A prevenção, baseada na proteção da criança contra maus tratos e traumas familiares, vem em auxílio na mitigação de problema futuro. Acompanhamento e tratamento para aqueles que demonstram desvio de personalidade traz à tona a possibilidade, mesmo que reduzida, de recuperação restrita à idade tenra. Passando para a fase adulta, exposta fica a sociedade à crueldade e vasta possibilidade de sofrer com inescrupulosos atos criminosos.
Uma decisão ímpar do poder Judiciário Brasileiro, após manifestação do Ministério Público, com endosso do STF, foi atribuída ao psicopata, mesmo após extinta a punibilidade, o instituto da interdição afim de mantê-lo afastado da sociedade, em tratamento, prevenindo o cometimento de novo crime. Contudo, tal medida é possível atestando que o indivíduo possui doença mental, questionável na ciência psiquiátrica onde aduz que o transtorno de personalidade não constitui doença mental.

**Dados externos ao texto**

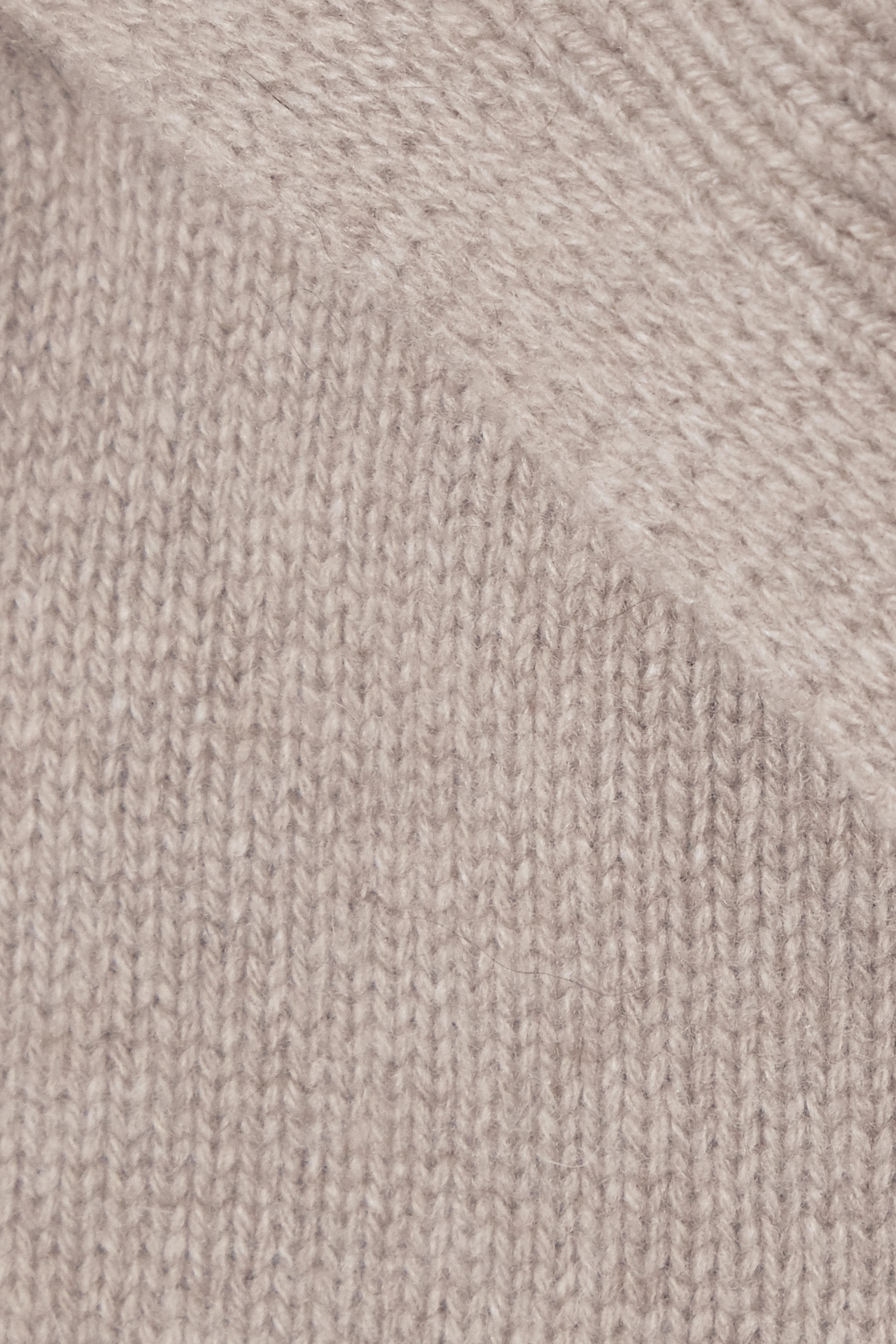 REJINA PYO Tate cashmere and wool-blend sweater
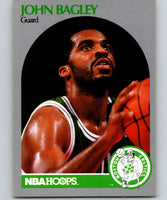 1990-91 Hoops #38 John Bagley Celtics NBA Basketball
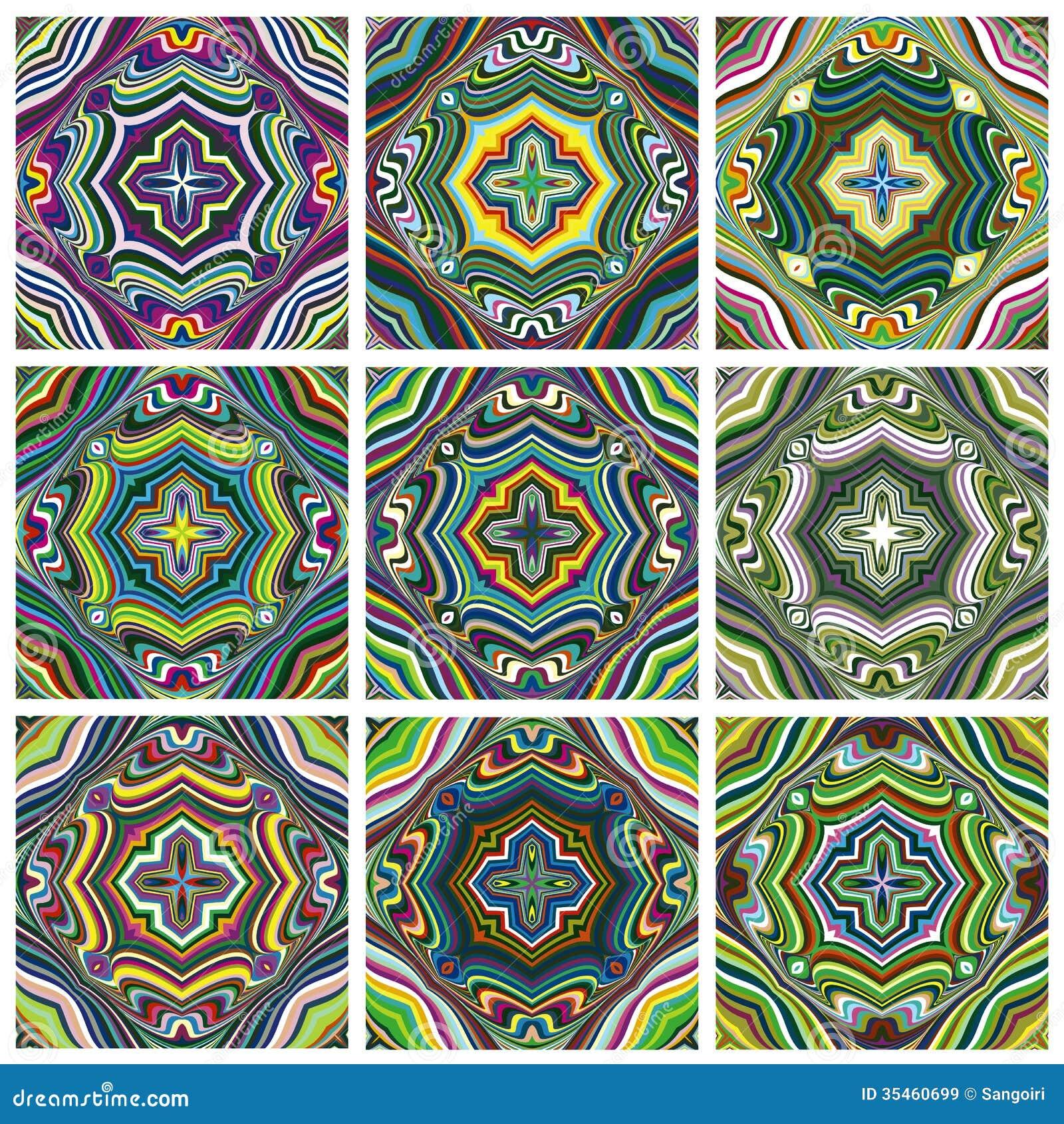 Ethno Muster ethno-muster-satz vektor abbildung. illustration von mayas - 35460699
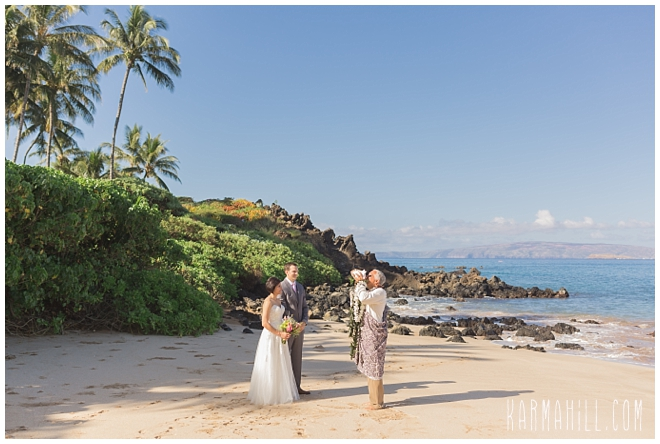 Wailea Morning Wedding Photographer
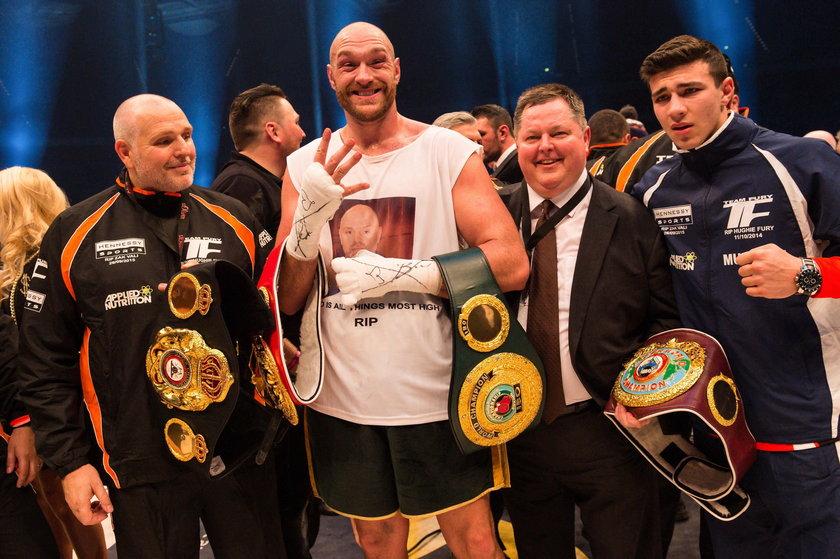 Tyson Fury oskarżony o doping. Mistrz świata nie przyznaje siędo winy
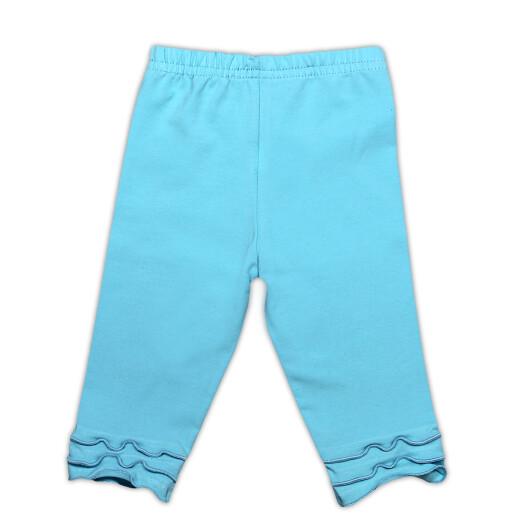 Pantaloni 3/4 bumbac 95% Bamar-Nicol 110191 marimea 80 turcoaz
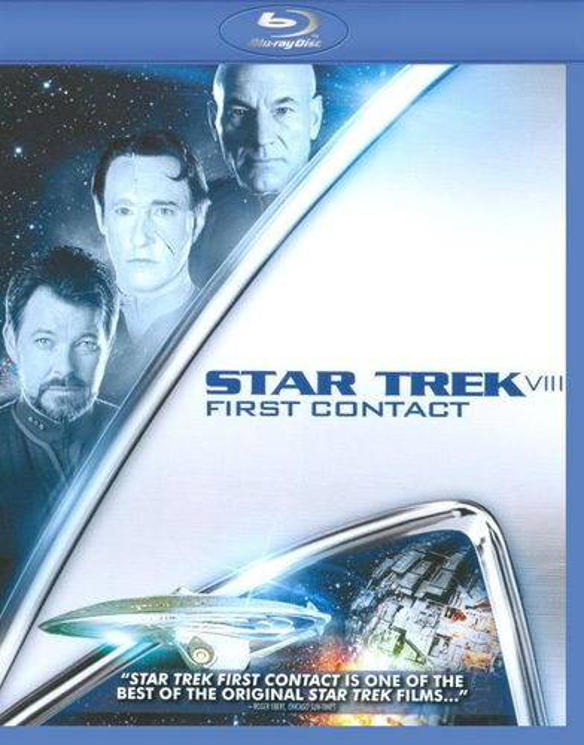 Star Trek VIII: First Contact [Blu-ray] [1996] 9434347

Como, constitucionalmente, a competência para legislar sobre matéria penal é privativa da União, fundamental trazer à tona projeto de lei abordando especificamente o tema acerca do tratamento a ser dispensado ao psicopata criminoso, indo além, imperiosa a necessidade de escrever e aprovar políticas criminais a fim de prevenir a sociedade do ataque de psicopatas.

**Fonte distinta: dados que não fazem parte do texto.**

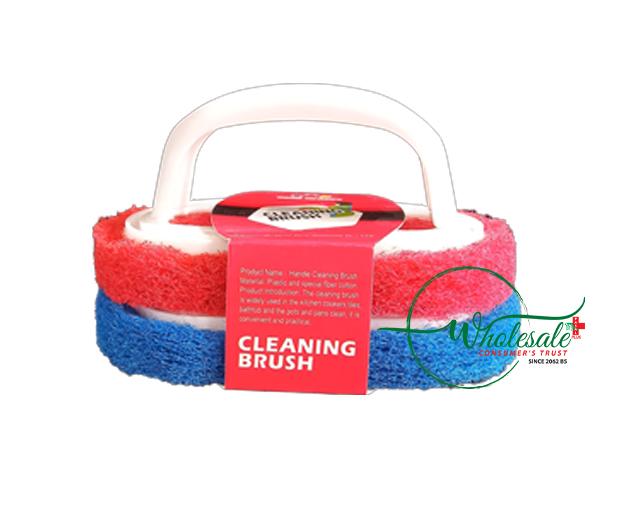 Good Spirit Cleaning Brush 2in1
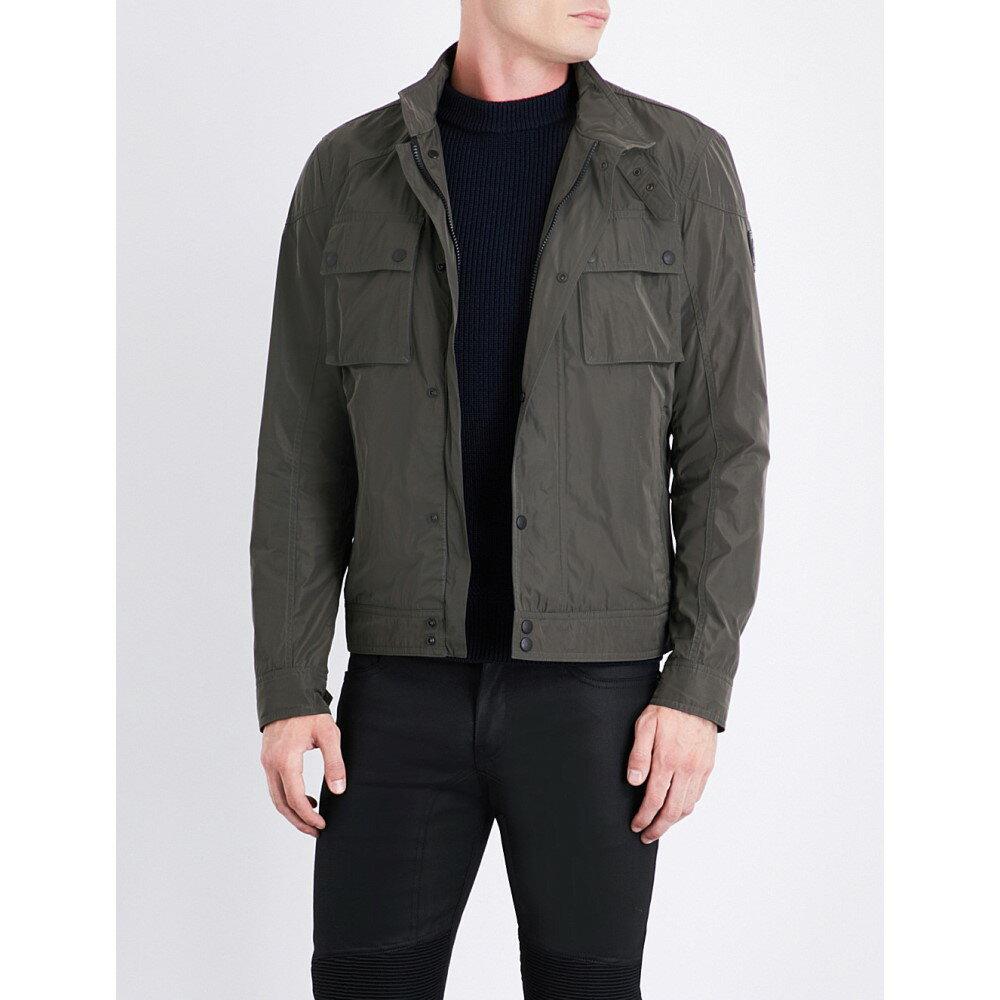 ベルスタッフ belstaff メンズ アウター ジャケット【racemaster shell jacket】Green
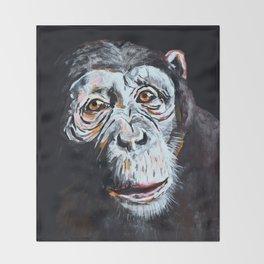 Chimpanzee: One Survivor Throw Blanket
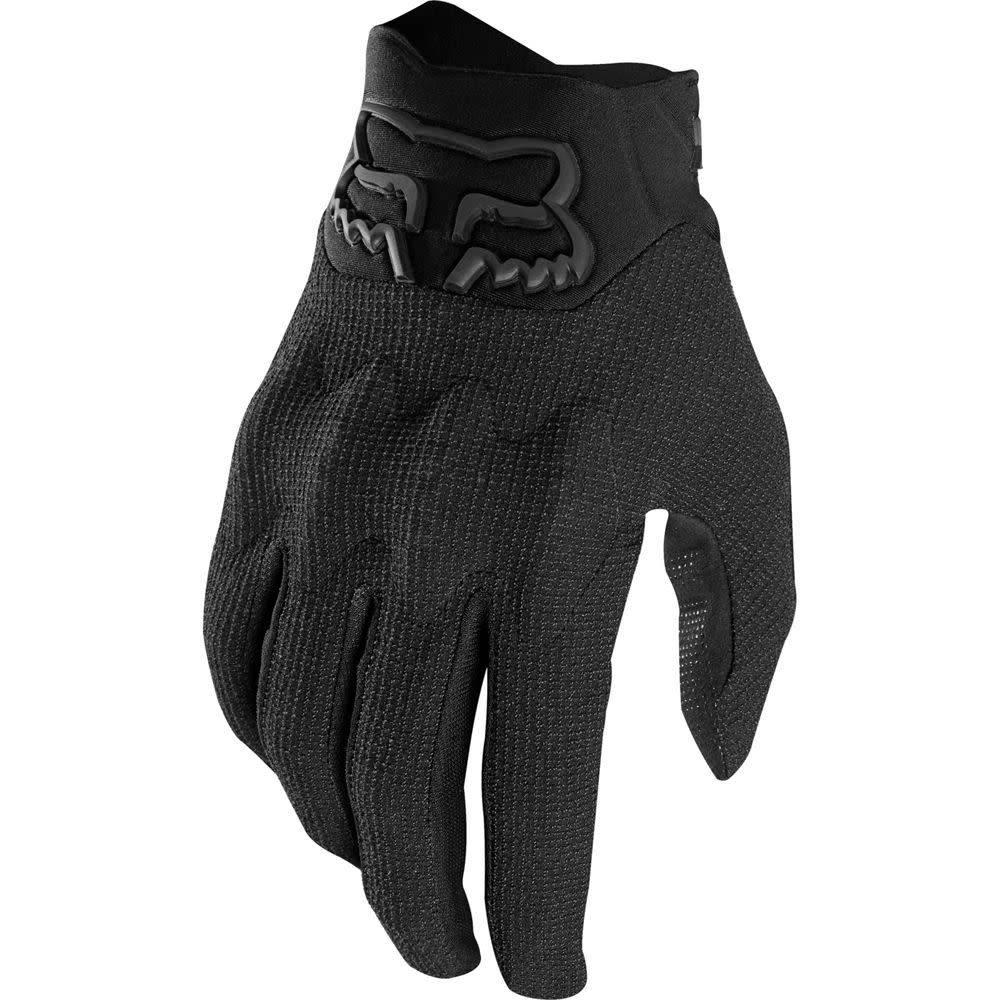 Fox 2019 Fox Defend D30 Gloves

Diante do vasto conteúdo exposto neste trabalho, notório que toda a gama de sanções, alternativas, estudos, medidas, definidos e permitidos não atingem a finalidade para o indivíduo psicopata. Preocupante a morosidade em discutir e assumir que na sociedade há perfis humanos que necessitam de atenção diferenciada, bem como na criação de legislações preventivas com foco específico nos acometidos de transtornos de personalidade.
Assim, apesar da dificuldade em definir a psicopatia e seu grau de gravidade, diante de cenários horrendos moldados por crimes cometidos por psicopatas, importante recorrer à psiquiatria forense aprofundando no estudo destas mentes criminosas, buscando práticas adotadas em outros países, afim de impedir que a sociedade fique vulnerável, à margem de atitudes perversas.